I Might As Well Because I Have No Choice
The fire was warm, the wind had gone down, and the rain had about stopped. There were still the sound of big drops falling off of the trestle.
For a long time we sat quiet, and I were wishing I could catch some shut eye, but little time remained if we were going to catch a nap. I kept squatting there thinking about how I wished there were a fucking empty on that train. I never enjoyed riding freights unless there were an empty freight car.
"We’re partners Pacino?" Jaquan Vessey asked.
"Why not?" I questioned. And then the train whistled far off in the distance.
We got up and Jaquan kicked out the fire mostly and then scooped water from the creek with an old can and poured it on what was left to put out.
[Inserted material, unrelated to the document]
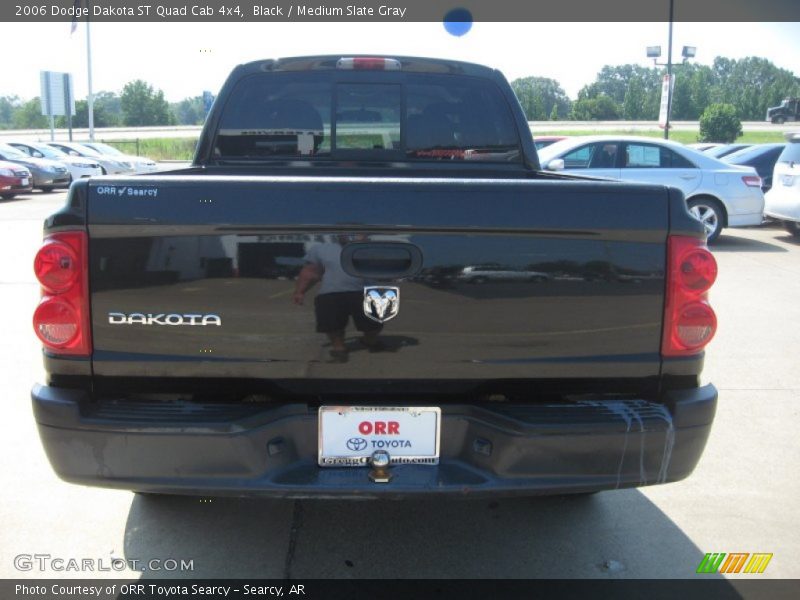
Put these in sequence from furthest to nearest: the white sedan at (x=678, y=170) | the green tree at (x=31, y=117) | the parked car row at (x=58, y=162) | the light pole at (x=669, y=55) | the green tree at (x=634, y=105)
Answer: the green tree at (x=31, y=117) → the green tree at (x=634, y=105) → the light pole at (x=669, y=55) → the parked car row at (x=58, y=162) → the white sedan at (x=678, y=170)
Then we strolled to the trestle together.
The train slowed up along here with a good grade ahead, an a man could catch it moving.
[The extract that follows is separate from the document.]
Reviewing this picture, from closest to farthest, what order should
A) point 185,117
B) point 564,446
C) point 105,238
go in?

"Can you make it toting that fucking thing?"
"Why not?"
We let a dozen freight cars go by and then Jaquan saw an open door as it passed a red light on a switch and called out to me. He was a fast man making the run easy and swinging up and he caught my gear for me as I swung it at the open freight car. Me, I caught the edge of the floor and hauled myself off the ground.
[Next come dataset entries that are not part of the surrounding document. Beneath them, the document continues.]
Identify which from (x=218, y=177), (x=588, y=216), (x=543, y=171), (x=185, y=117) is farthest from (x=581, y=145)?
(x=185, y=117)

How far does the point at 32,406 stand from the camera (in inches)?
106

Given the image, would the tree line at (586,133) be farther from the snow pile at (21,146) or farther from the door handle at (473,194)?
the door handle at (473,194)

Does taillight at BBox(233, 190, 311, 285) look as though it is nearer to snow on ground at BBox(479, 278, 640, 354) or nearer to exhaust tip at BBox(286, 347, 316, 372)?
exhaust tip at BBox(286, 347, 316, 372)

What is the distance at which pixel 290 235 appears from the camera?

Long after, Jaquan had rolled up in some paper he found at one end of the car. I sat there by the open door looking out at the country. Here and there we passed by lonely farms with lights on in the windows. One time there were a man walking toward a house with a lantern on a pail, and a dog barking at the train.
"Crop farmers," I sneered. "Home guards." But away down inside, I wasn’t sneering at all. That man was going into his own home to sit down to his supper at his own table with his kinfolk around him.
And me, all I had were a lonesome whistle sound as the train bent around a curve, the distant glow of the firebox, and somewhere down the train, a flea bitten cow pony, on a chuck wagon for home.